Your answer must be an exact copy of the data, without any pictures.
[Dataset extract — start]
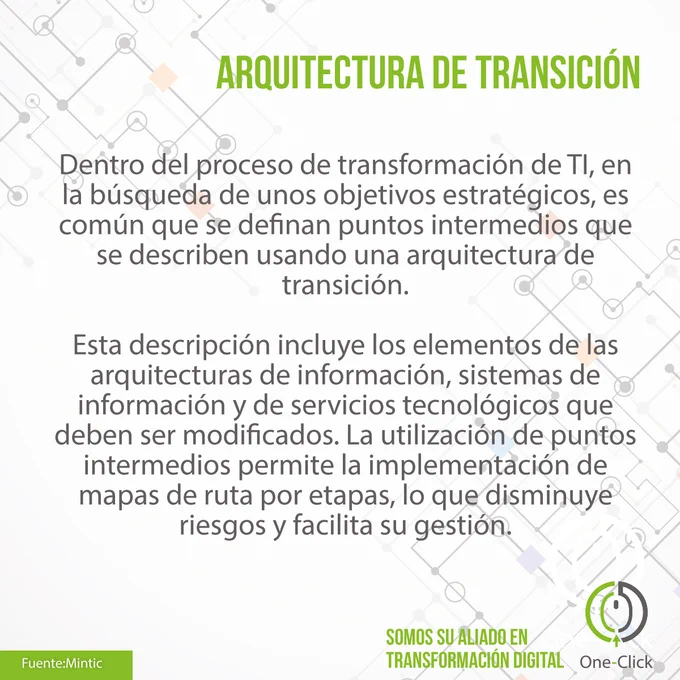 ARQUITECTURA DE TRANSICIÓN

Dentro del proceso de transformación de TI, en la búsqueda de unos objetivos estratégicos, es común que se definan puntos intermedios que se describen usando una arquitectura de transición.

Esta descripción incluye los elementos de las arquitecturas de información, sistemas de información y de servicios tecnológicos que deben ser modificados. La utilización de puntos intermedios permite la implementación de mapas de ruta por etapas, lo que disminuye riesgos y facilita su gestión.

Fuente:Mintic

SOMOS SU ALIADO EN
TRANSFORMACIÓN DIGITAL

One-Click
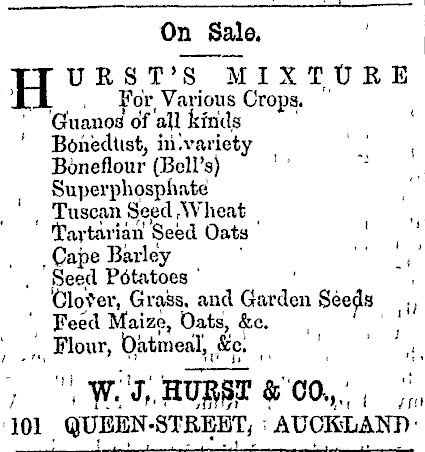 On Sale.

HURST'S MIXTURE For Various Crops.
Guanos of all kinds
Bonedust, in variety
Boneflour (Bell's)
Superphosphate
Tuscan Seed Wheat
Tartarian Seed Oats
Cape Barley
Seed Potatoes
Clover, Grass, and Garden Seeds
Feed Maize, Oats, &c.
Flour, Oatmeal, &c.

W. J. HURST & CO.,
101 QUEEN-STREET, AUCKLAND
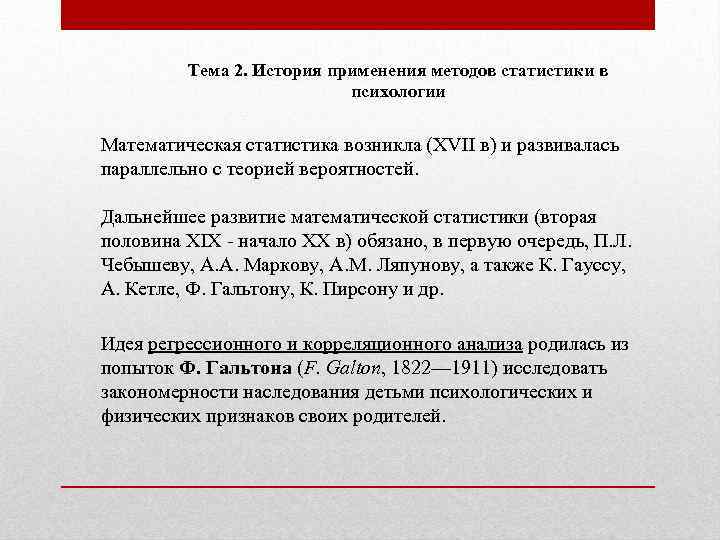 Тема 2. История применения методов статистики в психологии

Математическая статистика возникла (XVII в) и развивалась параллельно с теорией вероятностей.

Дальнейшее развитие математической статистики (вторая половина XIX - начало XX в) обязано, в первую очередь, П.Л. Чебышеву, А.А. Маркову, А.М. Ляпунову, а также К. Гауссу, А. Кетле, Ф. Гальтону, К. Пирсону и др.

Идея регрессионного и корреляционного анализа родилась из попыток Ф. Гальтона (F. Galton, 1822—1911) исследовать закономерности наследования детьми психологических и физических признаков своих родителей.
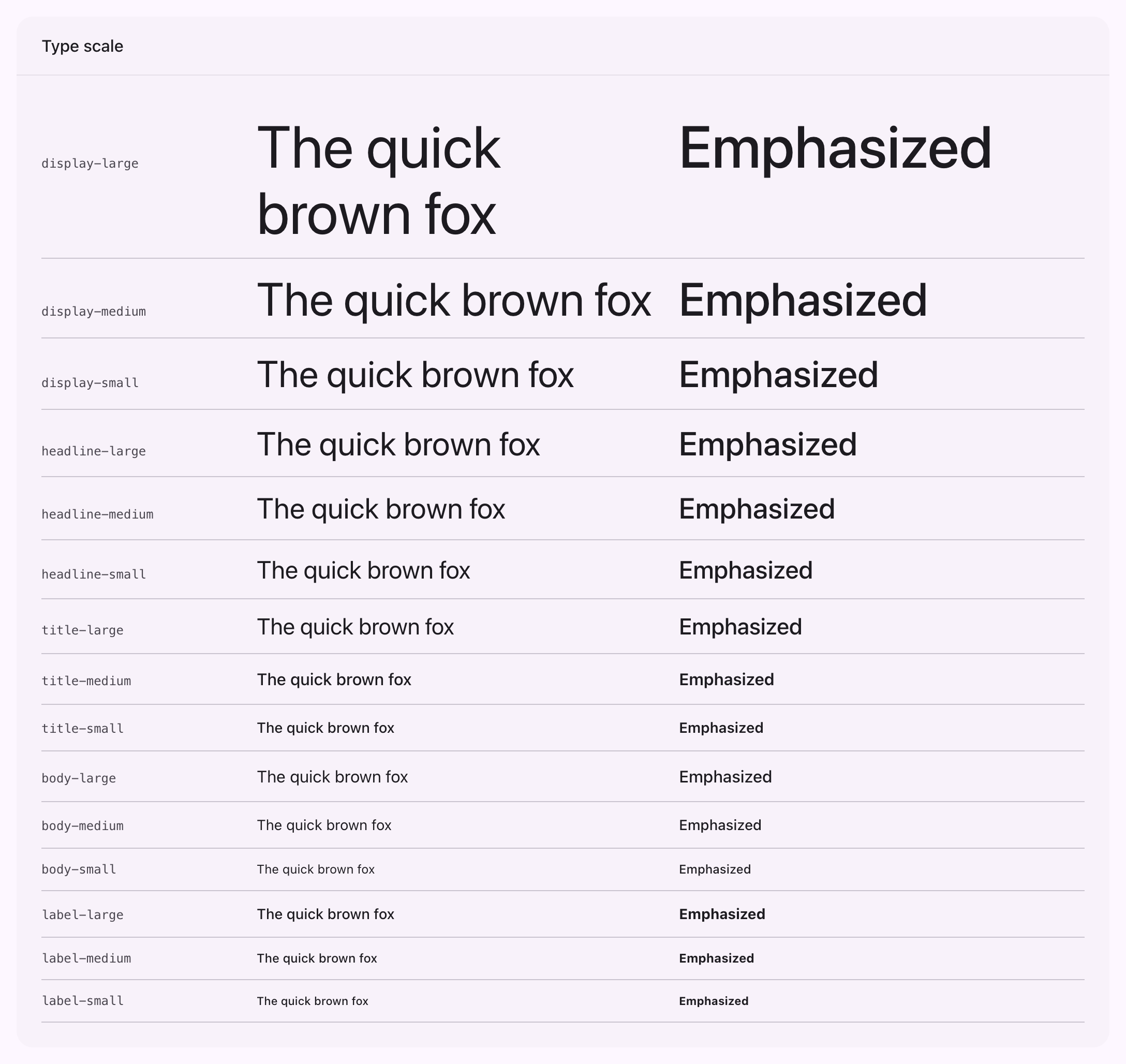 Type scale

| | | |
|---|---|---|
| display-large | The quick brown fox | Emphasized |
| display-medium | The quick brown fox | Emphasized |
| display-small | The quick brown fox | Emphasized |
| headline-large | The quick brown fox | Emphasized |
| headline-medium | The quick brown fox | Emphasized |
| headline-small | The quick brown fox | Emphasized |
| title-large | The quick brown fox | Emphasized |
| title-medium | The quick brown fox | Emphasized |
| title-small | The quick brown fox | Emphasized |
| body-large | The quick brown fox | Emphasized |
| body-medium | The quick brown fox | Emphasized |
| body-small | The quick brown fox | Emphasized |
| label-large | The quick brown fox | Emphasized |
| label-medium | The quick brown fox | Emphasized |
| label-small | The quick brown fox | Emphasized |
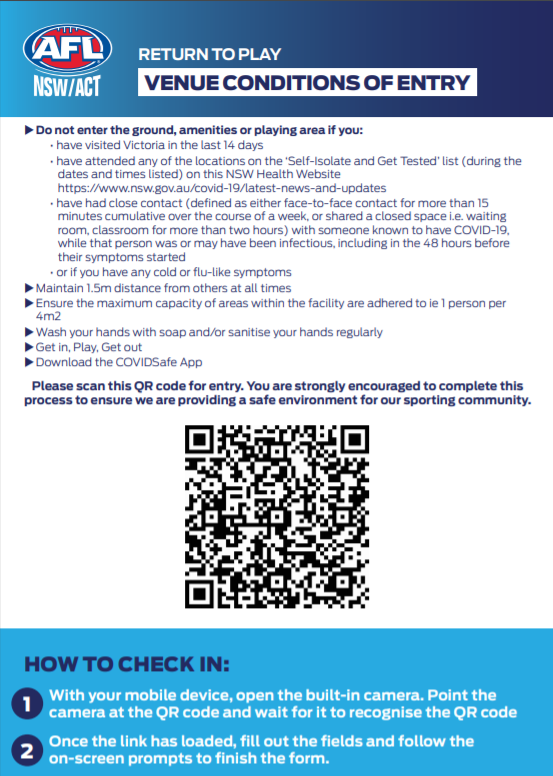 AFL
NSW/ACT

RETURN TO PLAY
VENUE CONDITIONS OF ENTRY

▶ Do not enter the ground, amenities or playing area if you:
• have visited Victoria in the last 14 days
• have attended any of the locations on the 'Self-Isolate and Get Tested' list (during the dates and times listed) on this NSW Health Website https://www.nsw.gov.au/covid-19/latest-news-and-updates
• have had close contact (defined as either face-to-face contact for more than 15 minutes cumulative over the course of a week, or shared a closed space i.e. waiting room, classroom for more than two hours) with someone known to have COVID-19, while that person was or may have been infectious, including in the 48 hours before their symptoms started
• or if you have any cold or flu-like symptoms
▶ Maintain 1.5m distance from others at all times
▶ Ensure the maximum capacity of areas within the facility are adhered to ie 1 person per 4m2
▶ Wash your hands with soap and/or sanitise your hands regularly
▶ Get in, Play, Get out
▶ Download the COVIDSafe App

Please scan this QR code for entry. You are strongly encouraged to complete this process to ensure we are providing a safe environment for our sporting community.

HOW TO CHECK IN:

1 With your mobile device, open the built-in camera. Point the camera at the QR code and wait for it to recognise the QR code

2 Once the link has loaded, fill out the fields and follow the on-screen prompts to finish the form.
[Dataset extract — finish]
_The answer_.
 ARQUITECTURA DE TRANSICIÓN

Dentro del proceso de transformación de TI, en la búsqueda de unos objetivos estratégicos, es común que se definan puntos intermedios que se describen usando una arquitectura de transición.

Esta descripción incluye los elementos de las arquitecturas de información, sistemas de información y de servicios tecnológicos que deben ser modificados. La utilización de puntos intermedios permite la implementación de mapas de ruta por etapas, lo que disminuye riesgos y facilita su gestión.

Fuente:Mintic

SOMOS SU ALIADO EN
TRANSFORMACIÓN DIGITAL

One-Click
 On Sale.

HURST'S MIXTURE For Various Crops.
Guanos of all kinds
Bonedust, in variety
Boneflour (Bell's)
Superphosphate
Tuscan Seed Wheat
Tartarian Seed Oats
Cape Barley
Seed Potatoes
Clover, Grass, and Garden Seeds
Feed Maize, Oats, &c.
Flour, Oatmeal, &c.

W. J. HURST & CO.,
101 QUEEN-STREET, AUCKLAND
 Тема 2. История применения методов статистики в психологии

Математическая статистика возникла (XVII в) и развивалась параллельно с теорией вероятностей.

Дальнейшее развитие математической статистики (вторая половина XIX - начало XX в) обязано, в первую очередь, П.Л. Чебышеву, А.А. Маркову, А.М. Ляпунову, а также К. Гауссу, А. Кетле, Ф. Гальтону, К. Пирсону и др.

Идея регрессионного и корреляционного анализа родилась из попыток Ф. Гальтона (F. Galton, 1822—1911) исследовать закономерности наследования детьми психологических и физических признаков своих родителей.
 Type scale

| | | |
|---|---|---|
| display-large | The quick brown fox | Emphasized |
| display-medium | The quick brown fox | Emphasized |
| display-small | The quick brown fox | Emphasized |
| headline-large | The quick brown fox | Emphasized |
| headline-medium | The quick brown fox | Emphasized |
| headline-small | The quick brown fox | Emphasized |
| title-large | The quick brown fox | Emphasized |
| title-medium | The quick brown fox | Emphasized |
| title-small | The quick brown fox | Emphasized |
| body-large | The quick brown fox | Emphasized |
| body-medium | The quick brown fox | Emphasized |
| body-small | The quick brown fox | Emphasized |
| label-large | The quick brown fox | Emphasized |
| label-medium | The quick brown fox | Emphasized |
| label-small | The quick brown fox | Emphasized |
 AFL
NSW/ACT

RETURN TO PLAY
VENUE CONDITIONS OF ENTRY

▶ Do not enter the ground, amenities or playing area if you:
• have visited Victoria in the last 14 days
• have attended any of the locations on the 'Self-Isolate and Get Tested' list (during the dates and times listed) on this NSW Health Website https://www.nsw.gov.au/covid-19/latest-news-and-updates
• have had close contact (defined as either face-to-face contact for more than 15 minutes cumulative over the course of a week, or shared a closed space i.e. waiting room, classroom for more than two hours) with someone known to have COVID-19, while that person was or may have been infectious, including in the 48 hours before their symptoms started
• or if you have any cold or flu-like symptoms
▶ Maintain 1.5m distance from others at all times
▶ Ensure the maximum capacity of areas within the facility are adhered to ie 1 person per 4m2
▶ Wash your hands with soap and/or sanitise your hands regularly
▶ Get in, Play, Get out
▶ Download the COVIDSafe App

Please scan this QR code for entry. You are strongly encouraged to complete this process to ensure we are providing a safe environment for our sporting community.

HOW TO CHECK IN:

1 With your mobile device, open the built-in camera. Point the camera at the QR code and wait for it to recognise the QR code

2 Once the link has loaded, fill out the fields and follow the on-screen prompts to finish the form.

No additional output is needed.